Forming Connections in Calculating Mean and Median of a Dataset: 4A – 18

objectives for this activity

During this activity, you will:

Click on a skill above to jump to its location in this activity.

Feeling Sleepy!

In Forming Connections in Displaying Categorical Data: 3A, we explored data from a study that asked college students whether they identified as owls, larks, or neither and collected other pieces of data related to academics, lifestyle, stress, and sleep . Recall that owls were defined as night people while larks represented morning people. In that activity, you used the dataset from the study to visualize categorical data via pie charts and bar graphs. Now, let’s use the same dataset to explore distributions of quantitative variables. In this activity, you’ll see the mean and median as numerical measures of the “center” of quantitative data.

A young man resting his head on his arms on his desk, sleeping in a classroom. Other students in the background are awake and working at their desks.

Before we begin, consider the following question, which asks about differences between larks and owls with respect to factors contributing to quality of sleep.

question 1

How might the quality of sleep differ among these groups? In particular, do you think one of these groups might consume more alcoholic drinks each week when compared to the others?

video placement

[Intro: Recall using histograms to estimate mean and median as well as using technology to calculate them. Recall lark = morning person, owl = night person, and neither responses. Let’s discuss the variables of interest briefly: alcoholic drinks per week is self-explanatory. Poor sleep quality score: the higher the score, the worse the sleep quality. We want to use the tool to interpret graphs and compare centers. A highlight of the tool will be helpful]

Before we compare each of the groups (owl, lark, neither), let’s consider two variables of interest for all college students in this study:

  • Poor Sleep Quality Score – a score indicating the average quality of sleep for the participants; the greater the score, the worse the quality of sleep.

◆ **Exercise requirements**
A. Copy the part of the sleep-study activity from "Click on a skill" to "at their desks.".
B. Summarize the sleep-study activity in two sentences.

◆ **Stored records**
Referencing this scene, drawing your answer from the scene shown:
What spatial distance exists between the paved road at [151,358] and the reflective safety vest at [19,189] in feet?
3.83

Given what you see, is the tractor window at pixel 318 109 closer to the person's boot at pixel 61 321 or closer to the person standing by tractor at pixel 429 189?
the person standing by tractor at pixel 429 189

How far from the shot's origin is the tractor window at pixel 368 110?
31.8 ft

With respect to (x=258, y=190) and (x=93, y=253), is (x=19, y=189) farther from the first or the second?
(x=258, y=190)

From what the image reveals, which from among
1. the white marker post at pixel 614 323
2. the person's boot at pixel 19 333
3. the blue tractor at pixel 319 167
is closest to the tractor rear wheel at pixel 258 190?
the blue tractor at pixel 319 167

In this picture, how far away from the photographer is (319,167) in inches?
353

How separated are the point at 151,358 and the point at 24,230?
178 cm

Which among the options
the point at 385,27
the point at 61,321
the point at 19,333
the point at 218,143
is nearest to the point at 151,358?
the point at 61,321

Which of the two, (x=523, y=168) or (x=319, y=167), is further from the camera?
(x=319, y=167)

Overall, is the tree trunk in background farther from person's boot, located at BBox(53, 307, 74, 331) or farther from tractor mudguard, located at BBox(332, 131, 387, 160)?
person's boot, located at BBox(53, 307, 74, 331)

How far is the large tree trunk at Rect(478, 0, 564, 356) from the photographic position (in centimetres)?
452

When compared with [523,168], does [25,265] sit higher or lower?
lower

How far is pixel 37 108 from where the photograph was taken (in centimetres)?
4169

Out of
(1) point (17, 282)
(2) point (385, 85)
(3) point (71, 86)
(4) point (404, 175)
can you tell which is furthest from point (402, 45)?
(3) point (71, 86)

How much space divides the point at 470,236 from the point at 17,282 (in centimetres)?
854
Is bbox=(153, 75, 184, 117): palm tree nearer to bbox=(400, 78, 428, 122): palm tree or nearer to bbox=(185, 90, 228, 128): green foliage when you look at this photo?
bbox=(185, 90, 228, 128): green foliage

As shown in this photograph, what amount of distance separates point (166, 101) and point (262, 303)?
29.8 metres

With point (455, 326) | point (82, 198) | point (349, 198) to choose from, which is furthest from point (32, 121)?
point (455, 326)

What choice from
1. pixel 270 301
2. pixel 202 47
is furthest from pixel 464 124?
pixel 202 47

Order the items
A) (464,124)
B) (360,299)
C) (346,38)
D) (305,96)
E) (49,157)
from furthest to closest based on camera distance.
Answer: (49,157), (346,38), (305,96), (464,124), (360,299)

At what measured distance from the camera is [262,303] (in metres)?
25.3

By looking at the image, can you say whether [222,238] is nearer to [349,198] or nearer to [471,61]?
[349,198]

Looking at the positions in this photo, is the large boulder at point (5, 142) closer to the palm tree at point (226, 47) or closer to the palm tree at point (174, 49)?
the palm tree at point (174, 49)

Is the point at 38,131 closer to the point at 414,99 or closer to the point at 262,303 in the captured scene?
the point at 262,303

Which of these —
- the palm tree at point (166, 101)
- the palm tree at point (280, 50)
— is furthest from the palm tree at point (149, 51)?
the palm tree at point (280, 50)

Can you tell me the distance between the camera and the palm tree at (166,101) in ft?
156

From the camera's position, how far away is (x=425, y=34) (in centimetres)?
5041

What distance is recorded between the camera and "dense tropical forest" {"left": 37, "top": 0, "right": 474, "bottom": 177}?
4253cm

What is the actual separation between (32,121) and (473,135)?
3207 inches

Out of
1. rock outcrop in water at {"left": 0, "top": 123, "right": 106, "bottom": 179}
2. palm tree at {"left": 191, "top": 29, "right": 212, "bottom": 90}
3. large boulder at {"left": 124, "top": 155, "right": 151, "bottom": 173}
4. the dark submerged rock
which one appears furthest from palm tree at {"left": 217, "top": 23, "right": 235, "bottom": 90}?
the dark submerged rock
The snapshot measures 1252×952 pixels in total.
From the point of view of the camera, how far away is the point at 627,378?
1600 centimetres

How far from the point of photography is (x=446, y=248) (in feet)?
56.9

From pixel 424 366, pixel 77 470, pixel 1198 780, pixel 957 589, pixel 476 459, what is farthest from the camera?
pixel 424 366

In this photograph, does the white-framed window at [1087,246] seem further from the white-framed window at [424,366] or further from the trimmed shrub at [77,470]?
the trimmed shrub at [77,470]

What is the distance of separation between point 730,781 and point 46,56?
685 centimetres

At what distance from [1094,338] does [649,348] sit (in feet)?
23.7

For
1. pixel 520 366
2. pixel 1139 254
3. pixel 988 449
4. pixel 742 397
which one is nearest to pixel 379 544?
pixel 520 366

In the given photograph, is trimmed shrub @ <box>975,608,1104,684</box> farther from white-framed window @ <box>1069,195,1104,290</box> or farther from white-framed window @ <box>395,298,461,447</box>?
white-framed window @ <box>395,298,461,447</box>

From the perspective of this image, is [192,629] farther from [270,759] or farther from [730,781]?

◆ **Solution list**
A.
Click on a skill above to jump to its location in this activity.

Feeling Sleepy!

In Forming Connections in Displaying Categorical Data: 3A, we explored data from a study that asked college students whether they identified as owls, larks, or neither and collected other pieces of data related to academics, lifestyle, stress, and sleep . Recall that owls were defined as night people while larks represented morning people. In that activity, you used the dataset from the study to visualize categorical data via pie charts and bar graphs. Now, let’s use the same dataset to explore distributions of quantitative variables. In this activity, you’ll see the mean and median as numerical measures of the “center” of quantitative data.

A young man resting his head on his arms on his desk, sleeping in a classroom. Other students in the background are awake and working at their desks.

B. The activity reuses a study dataset in which college students identified as owls (night people), larks (morning people), or neither and provided data on academics, lifestyle, stress, and sleep. Here the data serve to explore distributions of quantitative variables, with the mean and median as measures of center, starting with variables such as the Poor Sleep Quality Score, where a greater score means worse sleep.